Hi Everyone!
I was reading the LORA paper and the only thing I don’t understand is section 4.1, where the updates are updated by alpha, where alpha is a constant in r. It is said that alpha is set to the first r tried. Then if I understand correctly, the authors say that this makes it unnecesary to tune the learning rate alpha. I would really appreciate if someone could explain this concept to me. To start with I don’t understand, why the need to scale the weight update by a constant. I mean, all the weights of the updates are optimized in the fine tuning process.
I also wanted to understand why is A initialized randomly and B to zero. Would it make a difference if it would be the other way around (A zero, B random?). Also, what would go wrong if both would be set to zero?
Best!
Jan
In section 4.1 of the LORA paper, alpha is a constant that scales the weight update. The value of alpha is set to the first r tried, which eliminates the need to tune the learning rate alpha. Scaling the weight update is necessary because the weights of the updates are optimized in the fine-tuning process, but the learning rate determines how much of an effect each update has on the weights.

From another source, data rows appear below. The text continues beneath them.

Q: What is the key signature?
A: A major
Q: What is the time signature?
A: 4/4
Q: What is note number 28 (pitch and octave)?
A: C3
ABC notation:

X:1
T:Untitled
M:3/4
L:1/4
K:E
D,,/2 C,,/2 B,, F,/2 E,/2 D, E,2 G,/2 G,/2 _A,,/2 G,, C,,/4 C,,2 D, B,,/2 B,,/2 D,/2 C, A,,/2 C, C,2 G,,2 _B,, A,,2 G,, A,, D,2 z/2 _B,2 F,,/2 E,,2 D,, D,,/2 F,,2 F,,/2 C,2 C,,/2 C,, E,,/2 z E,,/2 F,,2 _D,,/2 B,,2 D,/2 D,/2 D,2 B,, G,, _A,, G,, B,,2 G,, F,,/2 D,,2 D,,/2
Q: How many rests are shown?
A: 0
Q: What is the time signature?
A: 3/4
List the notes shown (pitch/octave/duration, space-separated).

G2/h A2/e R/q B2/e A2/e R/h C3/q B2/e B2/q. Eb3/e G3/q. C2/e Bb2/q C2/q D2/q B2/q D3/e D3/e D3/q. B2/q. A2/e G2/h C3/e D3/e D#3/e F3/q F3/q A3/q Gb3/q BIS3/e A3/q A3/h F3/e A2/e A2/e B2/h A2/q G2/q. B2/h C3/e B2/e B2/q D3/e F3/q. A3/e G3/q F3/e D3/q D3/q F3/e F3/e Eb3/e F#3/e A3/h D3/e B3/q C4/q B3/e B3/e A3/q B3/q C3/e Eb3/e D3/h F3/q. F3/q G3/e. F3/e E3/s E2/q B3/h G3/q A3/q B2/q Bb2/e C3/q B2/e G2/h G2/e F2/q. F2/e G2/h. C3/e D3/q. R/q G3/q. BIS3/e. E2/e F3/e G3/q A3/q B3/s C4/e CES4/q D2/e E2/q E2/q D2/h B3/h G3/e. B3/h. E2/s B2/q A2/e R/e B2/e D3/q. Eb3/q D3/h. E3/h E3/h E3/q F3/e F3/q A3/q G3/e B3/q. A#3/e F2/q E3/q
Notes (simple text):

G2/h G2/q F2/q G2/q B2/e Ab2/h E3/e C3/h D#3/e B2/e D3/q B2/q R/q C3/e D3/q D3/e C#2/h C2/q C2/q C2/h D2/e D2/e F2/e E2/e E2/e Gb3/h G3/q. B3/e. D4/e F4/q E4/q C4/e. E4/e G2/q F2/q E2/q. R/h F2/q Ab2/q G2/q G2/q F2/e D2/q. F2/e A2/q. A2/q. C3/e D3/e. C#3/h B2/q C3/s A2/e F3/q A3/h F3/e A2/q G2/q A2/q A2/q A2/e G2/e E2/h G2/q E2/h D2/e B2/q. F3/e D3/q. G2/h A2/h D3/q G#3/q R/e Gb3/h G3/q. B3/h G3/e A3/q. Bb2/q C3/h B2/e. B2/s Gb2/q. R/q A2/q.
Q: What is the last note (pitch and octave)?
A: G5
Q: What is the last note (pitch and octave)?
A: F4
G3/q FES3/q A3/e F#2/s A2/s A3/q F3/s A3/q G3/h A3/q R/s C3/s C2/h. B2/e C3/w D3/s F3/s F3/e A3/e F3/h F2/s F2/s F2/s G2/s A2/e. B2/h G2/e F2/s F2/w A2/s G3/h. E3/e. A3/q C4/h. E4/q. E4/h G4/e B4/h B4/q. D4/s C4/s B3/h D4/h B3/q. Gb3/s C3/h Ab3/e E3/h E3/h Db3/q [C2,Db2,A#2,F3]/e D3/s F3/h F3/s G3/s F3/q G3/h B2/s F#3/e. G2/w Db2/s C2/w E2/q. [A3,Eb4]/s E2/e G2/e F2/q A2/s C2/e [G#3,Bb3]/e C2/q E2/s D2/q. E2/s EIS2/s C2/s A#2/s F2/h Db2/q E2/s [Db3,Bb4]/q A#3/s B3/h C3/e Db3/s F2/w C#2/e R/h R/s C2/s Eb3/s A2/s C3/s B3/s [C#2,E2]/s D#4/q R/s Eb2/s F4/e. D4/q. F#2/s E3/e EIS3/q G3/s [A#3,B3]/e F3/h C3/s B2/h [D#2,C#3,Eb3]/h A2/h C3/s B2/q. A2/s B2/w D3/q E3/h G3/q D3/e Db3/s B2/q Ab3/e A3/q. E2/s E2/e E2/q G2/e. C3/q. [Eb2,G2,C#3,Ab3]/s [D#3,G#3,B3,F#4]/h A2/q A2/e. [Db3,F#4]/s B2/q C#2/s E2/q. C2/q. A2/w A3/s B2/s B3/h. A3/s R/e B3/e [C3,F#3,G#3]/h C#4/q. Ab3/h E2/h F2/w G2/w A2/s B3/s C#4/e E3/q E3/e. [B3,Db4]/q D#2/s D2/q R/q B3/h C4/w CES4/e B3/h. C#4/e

Regarding the initialization of A and B, A is initialized randomly because it is used for feature extraction, while B is initialized to zero because it is used for label prediction. It would not make a significant difference if A were initialized to zero and B were initialized randomly. However, if both A and B were initialized to zero, the model would not be able to learn anything, as all predictions would be zero.
Thank you @Atharva_Divekar!
However, I still need more clarity
Usually, the learning rate has to be tuned in the learning process. However here, they say they just set it to the first r tried. And this is the part I don’t understand. What is the process there exactly?
The authors write:
“We then scale ∆W x by α r , where α
is a constant in r. When optimizing with Adam, tuning α is roughly the same as tuning the learning rate if we scale the initialization appropriately. As a result, we simply set α to the first r we try and do not tune it. This scaling helps to reduce the need to retune hyperparameters when we vary r”
I see at least a couple of ways of interpreting this:
-) They tune alpha in adam once when they use r=1 and for bigger r’s they use alpha/r
-) They set alpha to 1 and then for bigger r’s they use alpha/r
is either of these correct?
Based on the text you provided, the authors set the value of alpha to the first r they try and do not tune it. They then scale the weight update by alpha times r, where alpha is a constant in r. This scaling helps to reduce the need to retune hyperparameters when they vary r. Therefore, the second interpretation you provided is correct according to me: they set alpha to 1 and then for bigger r’s they use alpha/r.